A classroom is a moral laboratory. When theories taught inside it consistently collapse outside its walls, students do not merely lose interest; they lose trust. Across Nigeria, a quiet academic migration is underway: fewer young people want to study Government and Civic Education, disciplines once regarded as the intellectual spine of citizenship. This is not an accident of curriculum design. It is a reaction to a political environment saturated with falsehood.
The problem confronting civic education in Nigeria is not complexity; it is credibility. Students are asked to memorise democratic ideals while living under leaders who routinely violate them. The contradiction is too glaring to ignore. The result is cynicism; an intellectual immune response to repeated exposure to political deceit.
Political lies in Nigeria are no longer episodic; they are pathological. They recur with such frequency and confidence that truth itself appears optional. Promises are issued like campaign flyers; bright, disposable, and quickly forgotten. For students, this creates a pedagogical paradox: how do you study governance seriously in a society where governance itself feels unserious?
Political philosophy has long warned against this danger. Aristotle understood that politics divorced from truth corrodes both state and citizen:
“The least initial deviation from the truth is multiplied later a thousandfold.”
— Aristotle, Politics
In Nigeria, that multiplication has reached geometric proportions. A small lie during campaigns expands into systemic dishonesty once power is secured. Students watching this pattern do the math quickly. They realise that what civics teaches as principle is often treated in practice as performance.
Civic education thrives on moral coherence. It assumes that leaders, even when flawed, recognise truth as a standard to aspire to. When that assumption collapses, the subject begins to feel like mythology; beautiful stories disconnected from lived reality. Students disengage not because they are ignorant, but because they are observant.
James Madison, one of the principal architects of constitutional democracy, was clear-eyed about the ethical burden of leadership:
“A popular government, without popular information, or the means of acquiring it, is but a prologue to a farce or a tragedy; or, perhaps both.”
— James Madison
In Nigeria, the farce and the tragedy coexist. Information is abundant but unreliable; speeches are plentiful but unanchored. Young people sense that studying government in such a climate is like learning navigation from captains who consistently run aground.

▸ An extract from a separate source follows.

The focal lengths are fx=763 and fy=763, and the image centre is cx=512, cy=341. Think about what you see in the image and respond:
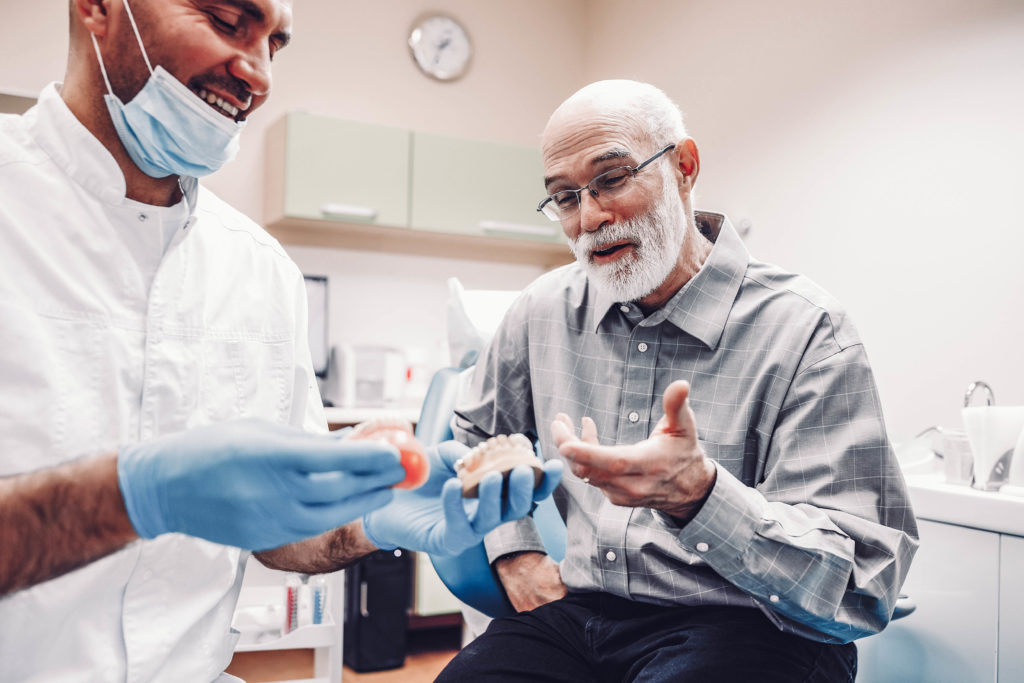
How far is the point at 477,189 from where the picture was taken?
353 cm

The classroom, therefore, becomes a theatre of irony. Teachers explain accountability to students who have never seen it enforced. They describe separation of powers in a polity where institutions often bow to personalities. They speak of public service in a landscape littered with private gain. Each lesson becomes an exercise in cognitive dissonance.

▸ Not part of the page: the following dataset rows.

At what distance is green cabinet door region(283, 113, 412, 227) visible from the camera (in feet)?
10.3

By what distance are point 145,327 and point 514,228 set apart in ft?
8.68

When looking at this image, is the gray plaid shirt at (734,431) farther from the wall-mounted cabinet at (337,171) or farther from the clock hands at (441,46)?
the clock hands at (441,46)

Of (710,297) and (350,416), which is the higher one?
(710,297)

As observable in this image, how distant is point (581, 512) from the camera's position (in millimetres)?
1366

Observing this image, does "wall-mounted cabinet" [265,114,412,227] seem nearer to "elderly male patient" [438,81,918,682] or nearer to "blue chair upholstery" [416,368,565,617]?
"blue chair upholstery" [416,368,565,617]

Nelson Mandela once captured the moral architecture required for leadership to inspire learning and loyalty:
“What counts in life is not the mere fact that we have lived. It is what difference we have made to the lives of others.”
— Nelson Mandela
Leadership that makes no positive difference, yet insists on praise, teaches students a dangerous lesson: that power is detached from consequence. In such an environment, civic education loses its aspirational force. Why study the rules of a game when referees rewrite them mid-play?
Metaphorically, Nigeria’s political class has turned governance into a cracked mirror. Students look into it hoping to see the reflection of democratic ideals but encounter distortion instead. Over time, they stop looking altogether. Their withdrawal from civic studies is not apathy; it is protest by silence.
This retreat has grave implications. A society that loses interest in studying its own governance risks producing citizens who neither understand nor defend it. Democracy then becomes hollow, maintained procedurally but abandoned intellectually. When civic curiosity dies, authoritarian habits find fertile ground.
The solution is not to rebrand civic education or simplify textbooks. It is to restore moral hygiene in leadership. Truth must regain its status as political currency. Leaders must understand that every public lie is also an educational act; one that teaches young observers what politics truly rewards.
Until Nigerian leadership aligns rhetoric with reality, Government and Civic Education will continue to bleed relevance. Students will keep running away from teachers, schools and if at all some will choose courses that feel honest about their outcomes. And democracy will continue to suffer a quiet brain drain.
Civic education cannot survive on chalk alone. It needs living examples. Where leaders lie pathologically, classrooms inevitably empty.
– Inah Boniface Ocholi writes from Ayah – Igalamela/Odolu LGA, Kogi state.